EXERCISE PROMPT:
Print the complete listing so that it matches the original exactly.

EXERCISE DATA:
#####
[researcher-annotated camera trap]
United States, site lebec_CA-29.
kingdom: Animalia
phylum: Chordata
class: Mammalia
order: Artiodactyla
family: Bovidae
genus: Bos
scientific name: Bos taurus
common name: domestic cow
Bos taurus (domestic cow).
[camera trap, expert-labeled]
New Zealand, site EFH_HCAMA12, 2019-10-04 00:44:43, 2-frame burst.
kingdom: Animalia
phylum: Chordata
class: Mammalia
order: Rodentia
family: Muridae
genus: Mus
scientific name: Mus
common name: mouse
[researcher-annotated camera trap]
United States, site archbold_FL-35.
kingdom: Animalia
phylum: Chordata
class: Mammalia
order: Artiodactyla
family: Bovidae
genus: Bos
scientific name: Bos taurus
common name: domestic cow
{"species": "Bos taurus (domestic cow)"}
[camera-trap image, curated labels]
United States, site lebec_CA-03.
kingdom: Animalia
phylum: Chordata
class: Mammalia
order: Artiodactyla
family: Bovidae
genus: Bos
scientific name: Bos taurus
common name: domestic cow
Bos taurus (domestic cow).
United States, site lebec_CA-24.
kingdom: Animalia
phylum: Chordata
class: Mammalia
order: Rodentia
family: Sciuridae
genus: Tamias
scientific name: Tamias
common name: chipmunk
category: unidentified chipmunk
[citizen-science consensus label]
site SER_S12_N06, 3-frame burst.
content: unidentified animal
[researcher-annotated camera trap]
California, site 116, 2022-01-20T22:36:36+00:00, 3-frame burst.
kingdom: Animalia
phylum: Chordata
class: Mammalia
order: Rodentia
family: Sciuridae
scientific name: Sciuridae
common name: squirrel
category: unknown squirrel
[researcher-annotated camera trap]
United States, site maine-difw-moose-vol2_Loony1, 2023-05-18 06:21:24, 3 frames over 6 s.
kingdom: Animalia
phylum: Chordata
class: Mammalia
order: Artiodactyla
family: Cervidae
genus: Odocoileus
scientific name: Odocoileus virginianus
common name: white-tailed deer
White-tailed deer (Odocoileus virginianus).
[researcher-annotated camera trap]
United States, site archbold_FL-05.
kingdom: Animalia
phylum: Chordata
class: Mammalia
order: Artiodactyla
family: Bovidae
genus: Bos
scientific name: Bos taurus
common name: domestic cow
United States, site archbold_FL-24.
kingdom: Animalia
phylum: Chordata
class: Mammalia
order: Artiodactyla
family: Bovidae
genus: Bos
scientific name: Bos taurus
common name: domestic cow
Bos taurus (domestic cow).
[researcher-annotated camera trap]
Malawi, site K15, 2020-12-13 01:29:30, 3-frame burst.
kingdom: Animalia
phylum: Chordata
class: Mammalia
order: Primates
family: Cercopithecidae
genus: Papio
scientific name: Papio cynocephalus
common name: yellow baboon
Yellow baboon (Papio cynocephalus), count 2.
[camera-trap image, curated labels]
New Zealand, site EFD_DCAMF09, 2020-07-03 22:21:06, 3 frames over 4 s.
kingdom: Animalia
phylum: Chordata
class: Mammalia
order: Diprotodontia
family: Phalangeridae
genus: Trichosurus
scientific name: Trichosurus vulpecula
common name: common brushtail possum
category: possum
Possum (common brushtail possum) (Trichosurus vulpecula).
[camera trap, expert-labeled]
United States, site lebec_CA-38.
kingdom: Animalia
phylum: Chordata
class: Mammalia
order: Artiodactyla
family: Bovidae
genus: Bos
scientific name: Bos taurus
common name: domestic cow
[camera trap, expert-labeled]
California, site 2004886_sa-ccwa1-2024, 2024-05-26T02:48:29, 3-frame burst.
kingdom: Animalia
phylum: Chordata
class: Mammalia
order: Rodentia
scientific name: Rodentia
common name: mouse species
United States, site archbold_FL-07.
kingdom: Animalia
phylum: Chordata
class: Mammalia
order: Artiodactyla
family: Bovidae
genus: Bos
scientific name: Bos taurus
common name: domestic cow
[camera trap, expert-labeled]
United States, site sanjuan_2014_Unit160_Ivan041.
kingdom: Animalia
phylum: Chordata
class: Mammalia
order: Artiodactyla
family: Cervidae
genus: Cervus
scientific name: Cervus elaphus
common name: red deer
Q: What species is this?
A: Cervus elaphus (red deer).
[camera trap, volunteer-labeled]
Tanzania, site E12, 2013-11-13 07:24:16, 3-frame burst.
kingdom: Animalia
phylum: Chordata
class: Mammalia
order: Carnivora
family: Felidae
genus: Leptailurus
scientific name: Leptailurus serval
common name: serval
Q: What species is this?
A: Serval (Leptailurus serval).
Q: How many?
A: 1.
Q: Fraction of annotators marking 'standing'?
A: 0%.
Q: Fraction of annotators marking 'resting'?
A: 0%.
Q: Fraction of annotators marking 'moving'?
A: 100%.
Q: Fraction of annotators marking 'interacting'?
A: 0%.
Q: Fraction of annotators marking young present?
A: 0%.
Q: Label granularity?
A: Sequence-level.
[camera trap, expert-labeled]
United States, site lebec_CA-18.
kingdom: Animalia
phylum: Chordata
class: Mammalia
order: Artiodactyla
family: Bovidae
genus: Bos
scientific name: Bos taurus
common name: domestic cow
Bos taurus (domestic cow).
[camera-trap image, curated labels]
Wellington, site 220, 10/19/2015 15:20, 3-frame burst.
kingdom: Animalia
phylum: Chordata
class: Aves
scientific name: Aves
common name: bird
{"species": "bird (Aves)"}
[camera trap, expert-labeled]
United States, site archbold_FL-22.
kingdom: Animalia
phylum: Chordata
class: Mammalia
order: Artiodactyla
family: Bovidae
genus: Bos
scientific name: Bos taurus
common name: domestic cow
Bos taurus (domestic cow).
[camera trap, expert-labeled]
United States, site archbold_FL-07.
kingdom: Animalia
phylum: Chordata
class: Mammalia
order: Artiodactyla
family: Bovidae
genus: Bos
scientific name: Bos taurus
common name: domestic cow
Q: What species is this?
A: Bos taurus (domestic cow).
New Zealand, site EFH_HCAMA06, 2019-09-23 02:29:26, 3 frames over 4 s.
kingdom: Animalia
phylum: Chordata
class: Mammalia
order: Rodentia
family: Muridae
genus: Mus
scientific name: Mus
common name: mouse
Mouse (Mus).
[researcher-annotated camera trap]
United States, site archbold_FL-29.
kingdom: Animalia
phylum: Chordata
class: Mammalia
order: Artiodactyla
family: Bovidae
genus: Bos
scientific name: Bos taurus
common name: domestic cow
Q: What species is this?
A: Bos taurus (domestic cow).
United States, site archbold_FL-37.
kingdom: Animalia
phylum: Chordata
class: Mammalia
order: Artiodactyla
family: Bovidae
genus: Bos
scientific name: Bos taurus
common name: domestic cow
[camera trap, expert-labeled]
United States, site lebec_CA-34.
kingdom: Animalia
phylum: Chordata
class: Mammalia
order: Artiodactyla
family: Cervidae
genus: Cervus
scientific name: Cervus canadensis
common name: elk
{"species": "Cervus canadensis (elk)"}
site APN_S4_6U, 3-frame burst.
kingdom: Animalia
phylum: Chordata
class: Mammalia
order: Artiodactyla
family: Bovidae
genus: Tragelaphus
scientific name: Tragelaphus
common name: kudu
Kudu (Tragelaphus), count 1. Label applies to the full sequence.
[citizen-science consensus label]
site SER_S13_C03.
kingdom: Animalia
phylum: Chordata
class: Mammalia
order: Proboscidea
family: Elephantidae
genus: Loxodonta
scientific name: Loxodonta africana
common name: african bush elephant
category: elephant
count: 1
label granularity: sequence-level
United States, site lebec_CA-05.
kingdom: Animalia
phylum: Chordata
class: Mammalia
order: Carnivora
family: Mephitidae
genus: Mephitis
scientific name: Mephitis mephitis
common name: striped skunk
#####
SOLUTION TO THE EXERCISE:
[researcher-annotated camera trap]
United States, site lebec_CA-29.
kingdom: Animalia
phylum: Chordata
class: Mammalia
order: Artiodactyla
family: Bovidae
genus: Bos
scientific name: Bos taurus
common name: domestic cow
Bos taurus (domestic cow).
[camera trap, expert-labeled]
New Zealand, site EFH_HCAMA12, 2019-10-04 00:44:43, 2-frame burst.
kingdom: Animalia
phylum: Chordata
class: Mammalia
order: Rodentia
family: Muridae
genus: Mus
scientific name: Mus
common name: mouse
[researcher-annotated camera trap]
United States, site archbold_FL-35.
kingdom: Animalia
phylum: Chordata
class: Mammalia
order: Artiodactyla
family: Bovidae
genus: Bos
scientific name: Bos taurus
common name: domestic cow
{"species": "Bos taurus (domestic cow)"}
[camera-trap image, curated labels]
United States, site lebec_CA-03.
kingdom: Animalia
phylum: Chordata
class: Mammalia
order: Artiodactyla
family: Bovidae
genus: Bos
scientific name: Bos taurus
common name: domestic cow
Bos taurus (domestic cow).
United States, site lebec_CA-24.
kingdom: Animalia
phylum: Chordata
class: Mammalia
order: Rodentia
family: Sciuridae
genus: Tamias
scientific name: Tamias
common name: chipmunk
category: unidentified chipmunk
[citizen-science consensus label]
site SER_S12_N06, 3-frame burst.
content: unidentified animal
[researcher-annotated camera trap]
California, site 116, 2022-01-20T22:36:36+00:00, 3-frame burst.
kingdom: Animalia
phylum: Chordata
class: Mammalia
order: Rodentia
family: Sciuridae
scientific name: Sciuridae
common name: squirrel
category: unknown squirrel
[researcher-annotated camera trap]
United States, site maine-difw-moose-vol2_Loony1, 2023-05-18 06:21:24, 3 frames over 6 s.
kingdom: Animalia
phylum: Chordata
class: Mammalia
order: Artiodactyla
family: Cervidae
genus: Odocoileus
scientific name: Odocoileus virginianus
common name: white-tailed deer
White-tailed deer (Odocoileus virginianus).
[researcher-annotated camera trap]
United States, site archbold_FL-05.
kingdom: Animalia
phylum: Chordata
class: Mammalia
order: Artiodactyla
family: Bovidae
genus: Bos
scientific name: Bos taurus
common name: domestic cow
United States, site archbold_FL-24.
kingdom: Animalia
phylum: Chordata
class: Mammalia
order: Artiodactyla
family: Bovidae
genus: Bos
scientific name: Bos taurus
common name: domestic cow
Bos taurus (domestic cow).
[researcher-annotated camera trap]
Malawi, site K15, 2020-12-13 01:29:30, 3-frame burst.
kingdom: Animalia
phylum: Chordata
class: Mammalia
order: Primates
family: Cercopithecidae
genus: Papio
scientific name: Papio cynocephalus
common name: yellow baboon
Yellow baboon (Papio cynocephalus), count 2.
[camera-trap image, curated labels]
New Zealand, site EFD_DCAMF09, 2020-07-03 22:21:06, 3 frames over 4 s.
kingdom: Animalia
phylum: Chordata
class: Mammalia
order: Diprotodontia
family: Phalangeridae
genus: Trichosurus
scientific name: Trichosurus vulpecula
common name: common brushtail possum
category: possum
Possum (common brushtail possum) (Trichosurus vulpecula).
[camera trap, expert-labeled]
United States, site lebec_CA-38.
kingdom: Animalia
phylum: Chordata
class: Mammalia
order: Artiodactyla
family: Bovidae
genus: Bos
scientific name: Bos taurus
common name: domestic cow
[camera trap, expert-labeled]
California, site 2004886_sa-ccwa1-2024, 2024-05-26T02:48:29, 3-frame burst.
kingdom: Animalia
phylum: Chordata
class: Mammalia
order: Rodentia
scientific name: Rodentia
common name: mouse species
United States, site archbold_FL-07.
kingdom: Animalia
phylum: Chordata
class: Mammalia
order: Artiodactyla
family: Bovidae
genus: Bos
scientific name: Bos taurus
common name: domestic cow
[camera trap, expert-labeled]
United States, site sanjuan_2014_Unit160_Ivan041.
kingdom: Animalia
phylum: Chordata
class: Mammalia
order: Artiodactyla
family: Cervidae
genus: Cervus
scientific name: Cervus elaphus
common name: red deer
Q: What species is this?
A: Cervus elaphus (red deer).
[camera trap, volunteer-labeled]
Tanzania, site E12, 2013-11-13 07:24:16, 3-frame burst.
kingdom: Animalia
phylum: Chordata
class: Mammalia
order: Carnivora
family: Felidae
genus: Leptailurus
scientific name: Leptailurus serval
common name: serval
Q: What species is this?
A: Serval (Leptailurus serval).
Q: How many?
A: 1.
Q: Fraction of annotators marking 'standing'?
A: 0%.
Q: Fraction of annotators marking 'resting'?
A: 0%.
Q: Fraction of annotators marking 'moving'?
A: 100%.
Q: Fraction of annotators marking 'interacting'?
A: 0%.
Q: Fraction of annotators marking young present?
A: 0%.
Q: Label granularity?
A: Sequence-level.
[camera trap, expert-labeled]
United States, site lebec_CA-18.
kingdom: Animalia
phylum: Chordata
class: Mammalia
order: Artiodactyla
family: Bovidae
genus: Bos
scientific name: Bos taurus
common name: domestic cow
Bos taurus (domestic cow).
[camera-trap image, curated labels]
Wellington, site 220, 10/19/2015 15:20, 3-frame burst.
kingdom: Animalia
phylum: Chordata
class: Aves
scientific name: Aves
common name: bird
{"species": "bird (Aves)"}
[camera trap, expert-labeled]
United States, site archbold_FL-22.
kingdom: Animalia
phylum: Chordata
class: Mammalia
order: Artiodactyla
family: Bovidae
genus: Bos
scientific name: Bos taurus
common name: domestic cow
Bos taurus (domestic cow).
[camera trap, expert-labeled]
United States, site archbold_FL-07.
kingdom: Animalia
phylum: Chordata
class: Mammalia
order: Artiodactyla
family: Bovidae
genus: Bos
scientific name: Bos taurus
common name: domestic cow
Q: What species is this?
A: Bos taurus (domestic cow).
New Zealand, site EFH_HCAMA06, 2019-09-23 02:29:26, 3 frames over 4 s.
kingdom: Animalia
phylum: Chordata
class: Mammalia
order: Rodentia
family: Muridae
genus: Mus
scientific name: Mus
common name: mouse
Mouse (Mus).
[researcher-annotated camera trap]
United States, site archbold_FL-29.
kingdom: Animalia
phylum: Chordata
class: Mammalia
order: Artiodactyla
family: Bovidae
genus: Bos
scientific name: Bos taurus
common name: domestic cow
Q: What species is this?
A: Bos taurus (domestic cow).
United States, site archbold_FL-37.
kingdom: Animalia
phylum: Chordata
class: Mammalia
order: Artiodactyla
family: Bovidae
genus: Bos
scientific name: Bos taurus
common name: domestic cow
[camera trap, expert-labeled]
United States, site lebec_CA-34.
kingdom: Animalia
phylum: Chordata
class: Mammalia
order: Artiodactyla
family: Cervidae
genus: Cervus
scientific name: Cervus canadensis
common name: elk
{"species": "Cervus canadensis (elk)"}
site APN_S4_6U, 3-frame burst.
kingdom: Animalia
phylum: Chordata
class: Mammalia
order: Artiodactyla
family: Bovidae
genus: Tragelaphus
scientific name: Tragelaphus
common name: kudu
Kudu (Tragelaphus), count 1. Label applies to the full sequence.
[citizen-science consensus label]
site SER_S13_C03.
kingdom: Animalia
phylum: Chordata
class: Mammalia
order: Proboscidea
family: Elephantidae
genus: Loxodonta
scientific name: Loxodonta africana
common name: african bush elephant
category: elephant
count: 1
label granularity: sequence-level
United States, site lebec_CA-05.
kingdom: Animalia
phylum: Chordata
class: Mammalia
order: Carnivora
family: Mephitidae
genus: Mephitis
scientific name: Mephitis mephitis
common name: striped skunk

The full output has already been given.